La tormenta rugía con una furia que parecía brotar de los mismos abismos. Truenos retumbaban sobre el claro del bosque, haciendo eco de un destino ineludible. Luciano Kerens, arrodillado, sentía el barro frío y la sangre empapando sus rodillas. Frente a él, un altar de piedra oscura se alzaba, cubierto de símbolos arcanos y rodeado por cenizas de antiguos sacrificios. La niebla giraba a su alrededor, como si el aire estuviera impregnado de la maldad que él mismo había convocado.

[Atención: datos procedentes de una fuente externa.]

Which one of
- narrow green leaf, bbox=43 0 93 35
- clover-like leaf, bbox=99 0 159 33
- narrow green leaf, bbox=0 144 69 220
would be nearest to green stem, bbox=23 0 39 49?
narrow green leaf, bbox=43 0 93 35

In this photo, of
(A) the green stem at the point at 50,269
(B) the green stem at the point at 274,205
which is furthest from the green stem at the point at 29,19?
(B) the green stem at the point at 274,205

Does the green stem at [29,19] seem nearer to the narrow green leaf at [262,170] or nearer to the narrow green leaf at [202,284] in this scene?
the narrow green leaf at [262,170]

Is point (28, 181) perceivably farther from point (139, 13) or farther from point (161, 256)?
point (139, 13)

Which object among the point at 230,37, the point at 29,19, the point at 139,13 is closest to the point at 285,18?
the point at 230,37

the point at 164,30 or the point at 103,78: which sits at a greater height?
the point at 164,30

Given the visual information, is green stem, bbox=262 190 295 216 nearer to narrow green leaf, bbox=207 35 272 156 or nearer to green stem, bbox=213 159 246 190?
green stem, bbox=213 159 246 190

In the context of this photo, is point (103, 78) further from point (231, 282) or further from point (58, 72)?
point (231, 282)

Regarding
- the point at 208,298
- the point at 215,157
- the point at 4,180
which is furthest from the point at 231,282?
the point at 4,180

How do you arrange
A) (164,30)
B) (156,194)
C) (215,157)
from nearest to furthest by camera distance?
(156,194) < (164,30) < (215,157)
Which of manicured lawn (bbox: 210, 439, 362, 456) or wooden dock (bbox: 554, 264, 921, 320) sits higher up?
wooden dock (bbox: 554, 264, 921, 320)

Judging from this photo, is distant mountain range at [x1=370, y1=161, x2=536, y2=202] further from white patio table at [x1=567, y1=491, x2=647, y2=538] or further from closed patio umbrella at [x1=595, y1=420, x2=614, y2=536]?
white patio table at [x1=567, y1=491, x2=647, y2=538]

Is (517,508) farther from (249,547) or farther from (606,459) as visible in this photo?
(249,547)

Luciano alzó la vista hacia el cielo, cargado de nubes. Su pecho ardía con una mezcla de temor y determinación. El apellido “Kerens” pesaba en su mente, un nombre que había tomado en honor a su amigo Moira, su único lazo verdadero en un mundo lleno de traiciones. Ambos, huérfanos de guerra, habían sobrevivido juntos. Moira, su hermano de alma, y quien ahora yacía perdido, castigado por una culpa que no le correspondía del todo.

El aire se tensó, y en medio del vacío, el demonio apareció. Su figura era una amalgama de sombras líquidas y cenizas flotantes, y sus ojos, encendidos como brasas, atravesaban a Luciano con una intensidad que casi lo hacía desfallecer. Su voz resonó, grave y antigua, como el eco de un universo en descomposición.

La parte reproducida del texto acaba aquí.